The apartment is just a 10-minute walk from Milan’s cathedral and close to the remains of an ancient Roman arena. “There’s so much history in the area, and the buildings are stunning,” he says. The neighborhood also has a congenial community feel. His husband and business partner, Carlo Barone Lumaga, knows all the local shopkeepers by name; many of them have been there for decades. Lumaga often starts his day with an outing to the legendary Marchesi pastry store, where he buys croissants and an espresso for himself and crostatine for Barrett.
For the couple, who met on Capri nearly two decades ago, the apartment’s biggest draws were its huge terrace and the charm of its 19th-century architecture. From the building’s arched entryway to its old-fashioned elevator, it has an authentic Milanese flavor. “If you’re going to live abroad,” Barrett says, “you should feel 100 percent that you’re in your adopted country.”
Born into a military tailoring family in southwest England, Barrett moved to Italy in the early 1990s, when he was appointed menswear designer at Gucci shortly after he graduated from London’s Royal College of Art. After a few years at Gucci, he moved on to Prada to start the brand’s menswear line. In 1999, he left to launch his own eponymous mens- and womenswear lines, which soon attracted fans like Brad Pitt, Orlando Bloom, and Angelina Jolie. Today, the Neil Barrett label counts 23 freestanding stores around the world and headquarters in London, Switzerland, and Milan. The latter is in the same complex as the chic, Dimore Studio–designed Ceresio 7 restaurant, in a light-flooded building that once housed a school run by the Italian electricity board.
Inside, though, the apartment is distinctly dark and atmospheric. “We thought, We’re working all the time, so let’s enjoy our home more as an evening thing,” Barrett says. He and Lumaga made numerous changes to the layout. By reducing the size of the kitchen, they were able to enlarge the living room. They also added an extra bathroom and created a capacious new dressing room, which doubles as a home gym. “Wherever I am in the world,” Barrett notes, “I get up and work out at around seven in the morning.”
What the interior may lack in tonal diversity, it certainly makes up for in rich textures. The kitchen floor is lined in sheet metal, beds are topped with goat’s-hair throws, and there are numerous tactile items by Barrett’s longtime friends, designers Ria and Yiouri Augousti, including eel-skin vases and shagreen-clad stools. The decor also attests to his predilection for photography (especially images of the human body) and a love of the natural world. “I have this fascination with animals, insects, and birds,” he says. “They’re the most beautiful 3D creations that can constantly inspire.”

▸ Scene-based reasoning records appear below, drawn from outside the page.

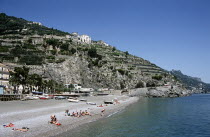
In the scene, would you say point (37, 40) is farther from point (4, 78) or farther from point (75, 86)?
point (4, 78)

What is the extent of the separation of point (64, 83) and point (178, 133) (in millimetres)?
87521

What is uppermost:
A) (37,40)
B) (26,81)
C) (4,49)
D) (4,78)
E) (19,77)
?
(37,40)

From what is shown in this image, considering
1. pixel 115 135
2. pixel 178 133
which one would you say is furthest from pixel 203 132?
pixel 115 135

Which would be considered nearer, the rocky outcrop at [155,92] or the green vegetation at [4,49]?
the green vegetation at [4,49]

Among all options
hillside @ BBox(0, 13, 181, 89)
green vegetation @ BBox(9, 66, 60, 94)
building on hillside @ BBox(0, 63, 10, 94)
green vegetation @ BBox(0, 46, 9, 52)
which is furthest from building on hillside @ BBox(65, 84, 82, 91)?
green vegetation @ BBox(0, 46, 9, 52)

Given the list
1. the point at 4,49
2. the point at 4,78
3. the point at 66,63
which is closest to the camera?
the point at 4,78

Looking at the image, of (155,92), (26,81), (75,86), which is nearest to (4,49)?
(75,86)

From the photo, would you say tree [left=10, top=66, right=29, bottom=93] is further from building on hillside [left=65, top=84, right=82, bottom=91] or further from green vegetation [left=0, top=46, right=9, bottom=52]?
green vegetation [left=0, top=46, right=9, bottom=52]

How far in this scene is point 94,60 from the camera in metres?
145

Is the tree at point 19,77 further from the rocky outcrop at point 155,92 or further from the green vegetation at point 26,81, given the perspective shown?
the rocky outcrop at point 155,92

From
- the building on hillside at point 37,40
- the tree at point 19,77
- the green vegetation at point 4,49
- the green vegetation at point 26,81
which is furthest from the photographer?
the building on hillside at point 37,40

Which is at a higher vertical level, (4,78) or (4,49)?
(4,49)

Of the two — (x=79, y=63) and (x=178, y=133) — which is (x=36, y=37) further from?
(x=178, y=133)

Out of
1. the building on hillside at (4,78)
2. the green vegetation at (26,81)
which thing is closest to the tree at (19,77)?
the green vegetation at (26,81)
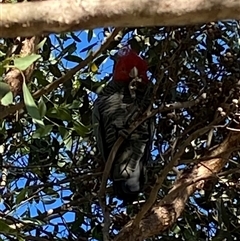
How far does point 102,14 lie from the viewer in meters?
1.05

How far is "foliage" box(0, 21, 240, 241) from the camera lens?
2.28 m

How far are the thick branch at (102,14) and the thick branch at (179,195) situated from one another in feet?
3.41

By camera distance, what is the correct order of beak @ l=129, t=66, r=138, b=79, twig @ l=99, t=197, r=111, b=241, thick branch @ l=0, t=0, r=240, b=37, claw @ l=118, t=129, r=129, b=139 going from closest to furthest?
thick branch @ l=0, t=0, r=240, b=37, twig @ l=99, t=197, r=111, b=241, claw @ l=118, t=129, r=129, b=139, beak @ l=129, t=66, r=138, b=79

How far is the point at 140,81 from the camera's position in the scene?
8.46 feet

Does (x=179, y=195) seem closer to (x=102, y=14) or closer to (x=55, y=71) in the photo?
(x=55, y=71)

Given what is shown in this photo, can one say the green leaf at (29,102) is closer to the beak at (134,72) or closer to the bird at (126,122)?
the bird at (126,122)

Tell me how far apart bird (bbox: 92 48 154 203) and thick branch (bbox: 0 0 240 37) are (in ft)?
4.04

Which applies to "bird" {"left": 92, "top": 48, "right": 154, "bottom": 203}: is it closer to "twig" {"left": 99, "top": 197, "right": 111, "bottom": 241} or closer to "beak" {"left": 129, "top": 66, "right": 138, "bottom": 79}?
"beak" {"left": 129, "top": 66, "right": 138, "bottom": 79}

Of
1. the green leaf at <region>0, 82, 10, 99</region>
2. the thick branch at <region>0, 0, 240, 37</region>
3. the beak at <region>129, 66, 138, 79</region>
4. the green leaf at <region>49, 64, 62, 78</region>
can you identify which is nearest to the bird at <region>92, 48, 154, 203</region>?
the beak at <region>129, 66, 138, 79</region>

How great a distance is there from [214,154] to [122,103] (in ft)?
1.56

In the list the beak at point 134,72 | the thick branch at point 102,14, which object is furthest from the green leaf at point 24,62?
the beak at point 134,72

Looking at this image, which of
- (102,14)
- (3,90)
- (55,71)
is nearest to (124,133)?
(55,71)

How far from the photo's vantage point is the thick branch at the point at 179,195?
81.4 inches

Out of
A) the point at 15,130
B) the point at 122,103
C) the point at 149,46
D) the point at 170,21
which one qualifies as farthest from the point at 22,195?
the point at 170,21
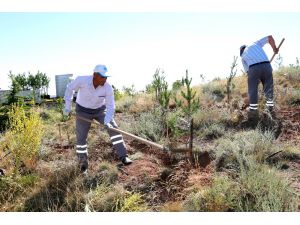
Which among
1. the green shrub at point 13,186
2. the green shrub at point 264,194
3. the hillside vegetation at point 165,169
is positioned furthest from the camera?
the green shrub at point 13,186

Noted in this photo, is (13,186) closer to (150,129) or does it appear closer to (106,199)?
(106,199)

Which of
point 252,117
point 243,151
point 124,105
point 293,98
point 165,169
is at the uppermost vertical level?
point 293,98

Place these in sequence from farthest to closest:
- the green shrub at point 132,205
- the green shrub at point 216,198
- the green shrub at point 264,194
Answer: the green shrub at point 132,205 < the green shrub at point 216,198 < the green shrub at point 264,194

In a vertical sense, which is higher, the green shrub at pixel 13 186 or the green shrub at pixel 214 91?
the green shrub at pixel 214 91

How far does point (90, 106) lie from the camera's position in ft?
21.7

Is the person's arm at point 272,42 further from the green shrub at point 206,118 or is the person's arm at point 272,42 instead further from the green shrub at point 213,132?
the green shrub at point 213,132

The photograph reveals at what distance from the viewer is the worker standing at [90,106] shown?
21.1ft

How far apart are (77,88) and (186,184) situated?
8.33ft

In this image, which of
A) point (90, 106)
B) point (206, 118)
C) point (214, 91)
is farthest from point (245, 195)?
point (214, 91)

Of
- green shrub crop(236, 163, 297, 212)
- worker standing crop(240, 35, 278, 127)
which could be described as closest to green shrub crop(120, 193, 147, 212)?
green shrub crop(236, 163, 297, 212)

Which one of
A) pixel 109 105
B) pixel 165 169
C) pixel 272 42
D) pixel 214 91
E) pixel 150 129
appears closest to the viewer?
pixel 165 169

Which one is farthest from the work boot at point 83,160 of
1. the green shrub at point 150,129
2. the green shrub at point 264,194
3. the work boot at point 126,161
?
the green shrub at point 264,194

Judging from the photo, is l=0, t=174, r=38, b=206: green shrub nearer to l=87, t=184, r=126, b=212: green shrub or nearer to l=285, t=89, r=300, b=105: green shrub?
l=87, t=184, r=126, b=212: green shrub

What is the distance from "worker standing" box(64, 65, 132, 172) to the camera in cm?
644
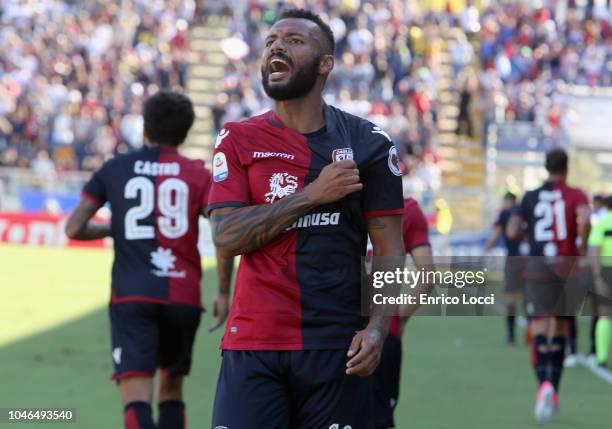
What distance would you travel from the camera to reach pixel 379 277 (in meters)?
4.53

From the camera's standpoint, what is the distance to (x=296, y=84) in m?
4.54

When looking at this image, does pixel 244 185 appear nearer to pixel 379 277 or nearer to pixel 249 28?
pixel 379 277

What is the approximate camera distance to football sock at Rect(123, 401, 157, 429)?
639 cm

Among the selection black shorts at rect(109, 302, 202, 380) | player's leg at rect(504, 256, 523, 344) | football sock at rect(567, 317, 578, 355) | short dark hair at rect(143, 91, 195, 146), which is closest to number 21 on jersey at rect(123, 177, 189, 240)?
short dark hair at rect(143, 91, 195, 146)

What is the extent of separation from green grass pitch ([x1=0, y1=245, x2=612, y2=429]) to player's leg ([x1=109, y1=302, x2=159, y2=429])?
203cm

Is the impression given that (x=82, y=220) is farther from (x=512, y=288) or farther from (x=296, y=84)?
(x=512, y=288)

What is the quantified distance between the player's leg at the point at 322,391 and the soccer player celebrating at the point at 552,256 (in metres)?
5.54

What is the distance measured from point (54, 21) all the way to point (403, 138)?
38.3 feet

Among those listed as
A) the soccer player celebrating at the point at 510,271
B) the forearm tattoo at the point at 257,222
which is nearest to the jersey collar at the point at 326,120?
the forearm tattoo at the point at 257,222

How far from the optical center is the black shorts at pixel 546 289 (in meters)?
10.1

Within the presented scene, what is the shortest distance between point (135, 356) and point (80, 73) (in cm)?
2659

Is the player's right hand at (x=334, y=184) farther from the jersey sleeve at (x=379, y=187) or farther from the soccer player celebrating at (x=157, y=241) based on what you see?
the soccer player celebrating at (x=157, y=241)

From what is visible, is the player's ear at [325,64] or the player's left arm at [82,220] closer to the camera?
the player's ear at [325,64]

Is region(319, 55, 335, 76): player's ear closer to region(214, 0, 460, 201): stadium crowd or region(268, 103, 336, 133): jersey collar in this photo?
region(268, 103, 336, 133): jersey collar
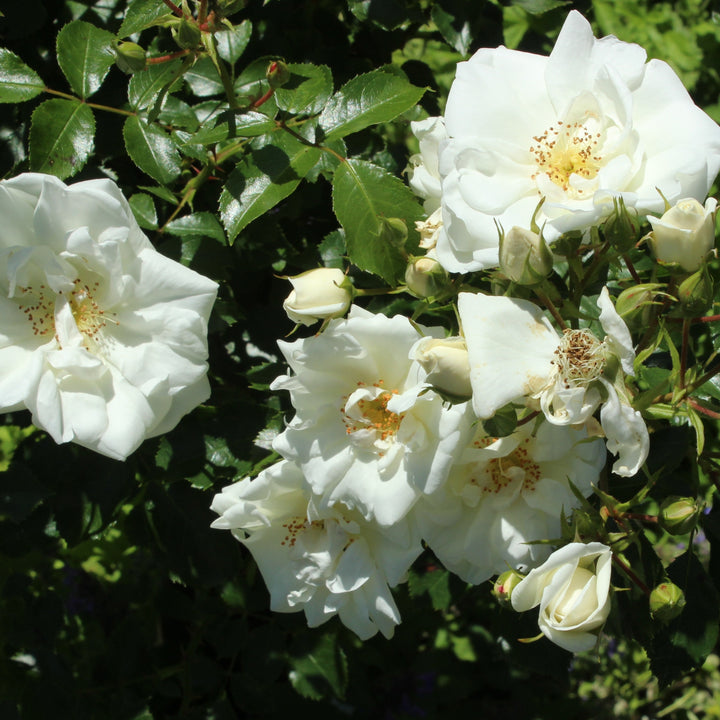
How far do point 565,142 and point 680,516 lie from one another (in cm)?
74

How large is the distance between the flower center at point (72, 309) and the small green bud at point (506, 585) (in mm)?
896

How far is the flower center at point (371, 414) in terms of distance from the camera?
143 cm

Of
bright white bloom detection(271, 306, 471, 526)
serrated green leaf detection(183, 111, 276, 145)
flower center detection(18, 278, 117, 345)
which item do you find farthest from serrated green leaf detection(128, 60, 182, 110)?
bright white bloom detection(271, 306, 471, 526)

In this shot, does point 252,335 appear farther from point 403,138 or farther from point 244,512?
point 403,138

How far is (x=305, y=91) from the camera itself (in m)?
1.70

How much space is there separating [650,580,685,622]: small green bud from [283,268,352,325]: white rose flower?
0.72 m

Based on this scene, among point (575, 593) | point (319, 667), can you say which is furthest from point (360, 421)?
point (319, 667)

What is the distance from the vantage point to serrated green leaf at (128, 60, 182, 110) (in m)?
1.76

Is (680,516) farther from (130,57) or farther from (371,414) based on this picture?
(130,57)

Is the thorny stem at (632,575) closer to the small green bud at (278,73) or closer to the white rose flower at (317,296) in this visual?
the white rose flower at (317,296)

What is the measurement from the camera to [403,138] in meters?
2.95

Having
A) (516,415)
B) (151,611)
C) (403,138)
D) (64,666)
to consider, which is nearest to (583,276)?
(516,415)

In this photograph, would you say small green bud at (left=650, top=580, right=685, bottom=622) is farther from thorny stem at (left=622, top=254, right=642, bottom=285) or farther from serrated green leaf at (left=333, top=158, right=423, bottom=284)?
serrated green leaf at (left=333, top=158, right=423, bottom=284)

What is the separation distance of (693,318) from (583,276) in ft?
0.66
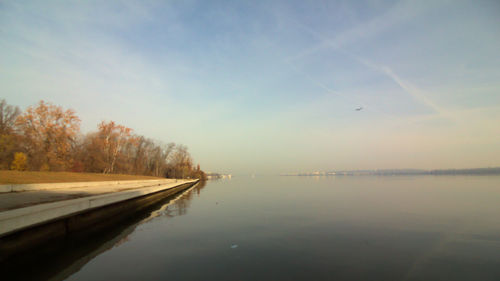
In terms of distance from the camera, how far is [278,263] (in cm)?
621

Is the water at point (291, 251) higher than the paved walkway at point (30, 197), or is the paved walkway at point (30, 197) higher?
the paved walkway at point (30, 197)

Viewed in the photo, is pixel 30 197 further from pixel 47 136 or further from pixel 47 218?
pixel 47 136

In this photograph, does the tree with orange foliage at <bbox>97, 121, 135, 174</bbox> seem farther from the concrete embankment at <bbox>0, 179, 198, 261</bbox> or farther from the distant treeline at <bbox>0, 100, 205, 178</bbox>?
the concrete embankment at <bbox>0, 179, 198, 261</bbox>

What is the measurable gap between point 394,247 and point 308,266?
371 cm

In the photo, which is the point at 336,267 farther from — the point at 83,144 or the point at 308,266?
the point at 83,144

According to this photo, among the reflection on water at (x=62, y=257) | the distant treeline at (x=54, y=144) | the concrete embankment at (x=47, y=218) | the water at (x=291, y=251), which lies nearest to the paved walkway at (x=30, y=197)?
the concrete embankment at (x=47, y=218)

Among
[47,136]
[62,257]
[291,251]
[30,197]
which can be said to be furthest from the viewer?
[47,136]

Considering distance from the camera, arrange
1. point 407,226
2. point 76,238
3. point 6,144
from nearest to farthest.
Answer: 1. point 76,238
2. point 407,226
3. point 6,144

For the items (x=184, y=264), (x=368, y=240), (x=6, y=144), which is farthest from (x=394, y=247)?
(x=6, y=144)

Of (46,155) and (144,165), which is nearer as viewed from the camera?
(46,155)

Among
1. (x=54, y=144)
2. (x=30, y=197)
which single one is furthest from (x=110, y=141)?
(x=30, y=197)

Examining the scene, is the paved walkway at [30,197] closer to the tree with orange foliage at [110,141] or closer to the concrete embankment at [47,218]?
the concrete embankment at [47,218]

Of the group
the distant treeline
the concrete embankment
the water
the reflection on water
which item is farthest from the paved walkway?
the distant treeline

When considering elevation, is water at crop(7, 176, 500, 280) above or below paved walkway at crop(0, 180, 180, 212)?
below
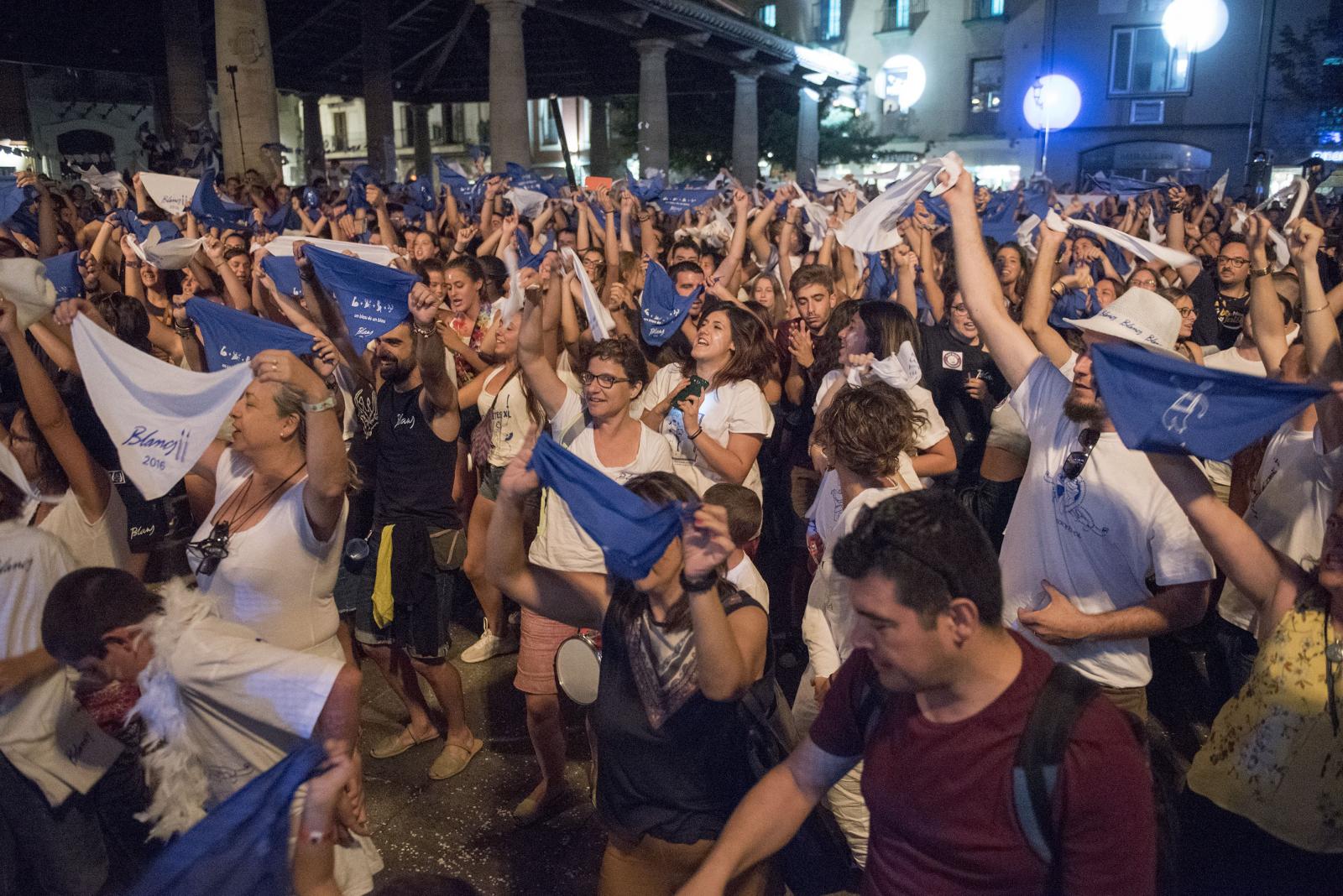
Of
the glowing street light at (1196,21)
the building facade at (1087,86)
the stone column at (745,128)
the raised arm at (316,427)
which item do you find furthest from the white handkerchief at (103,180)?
the building facade at (1087,86)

Several family heirlooms have also made their way into the apartment, including a Victorian mahogany dining table. Indeed, after nearly 30 years in Italy, Barrett still considers London home—even though he no longer has a residence there. “When you’re British, you always feel that,” he says. At times, he has considered moving back, but says he would miss living in proximity to the high-end fabric producers he depends on for his fashion collections. Not to mention one other significant factor—the Italian weather!